As visiting missionaries, we get a “snapshot” view of people that may only come every 5, 10 or 15 years, so changes are noticeable to us. Our perception isn’t diluted by the gradual passage of time; we view a slide show more than a movie.
Now, with that in mind, I have to say not everyone appears to be running their race to win. Some are, and they have encouraged us. Others have gone on to be with the Lord, and they are missed. But too many seemed to have lost focus. They aren’t running to win; they are distracted by their surroundings or they have lost motivation. They are jogging half-heartedly or merely walking around the track. Others appear to have stopped. A few have even left the course entirely. Sad, but true.
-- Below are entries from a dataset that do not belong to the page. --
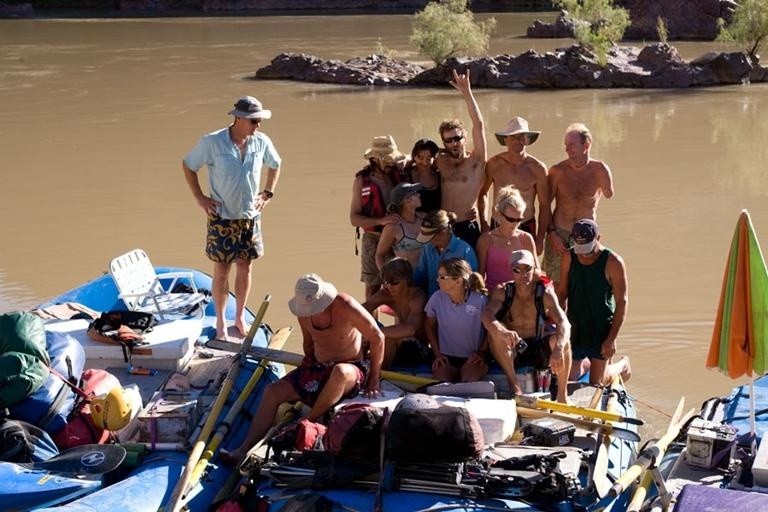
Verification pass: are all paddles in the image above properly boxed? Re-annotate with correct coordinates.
[164,293,296,512]
[586,375,696,512]
[206,339,644,443]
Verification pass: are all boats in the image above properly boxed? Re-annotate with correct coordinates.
[0,267,287,512]
[594,372,767,512]
[211,353,641,512]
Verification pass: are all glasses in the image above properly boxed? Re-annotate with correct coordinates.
[513,267,531,273]
[444,136,463,143]
[501,211,524,222]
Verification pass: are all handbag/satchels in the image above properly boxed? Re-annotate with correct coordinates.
[0,312,123,463]
[320,403,391,461]
[385,394,484,463]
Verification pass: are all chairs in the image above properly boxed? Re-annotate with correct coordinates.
[109,247,205,320]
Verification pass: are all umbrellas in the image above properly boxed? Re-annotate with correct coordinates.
[706,210,768,454]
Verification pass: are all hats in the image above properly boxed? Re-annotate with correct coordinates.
[227,96,271,119]
[288,275,337,317]
[416,209,449,244]
[389,183,421,204]
[509,250,535,268]
[572,219,599,254]
[495,117,540,145]
[365,136,405,162]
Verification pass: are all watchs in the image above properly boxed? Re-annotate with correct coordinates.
[263,190,274,198]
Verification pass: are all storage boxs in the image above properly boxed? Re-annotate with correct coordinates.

So, if I may, let me exhort you. There are many faithful believers who have run their race before us. The writer of Hebrews points to some of them as our example, calling them a “cloud of witnesses,” saints whose lives are testimonies bearing witness to faith. With that in view, we should “…lay aside every weight, and sin which clings so closely, and let us run with endurance the race that is set before us…”
There’s a lot of good stuff there, so read the whole passage. But run. Run! RUN!!! Run the race to win.
Time is short. Before you know it your time will be done. So keep on running.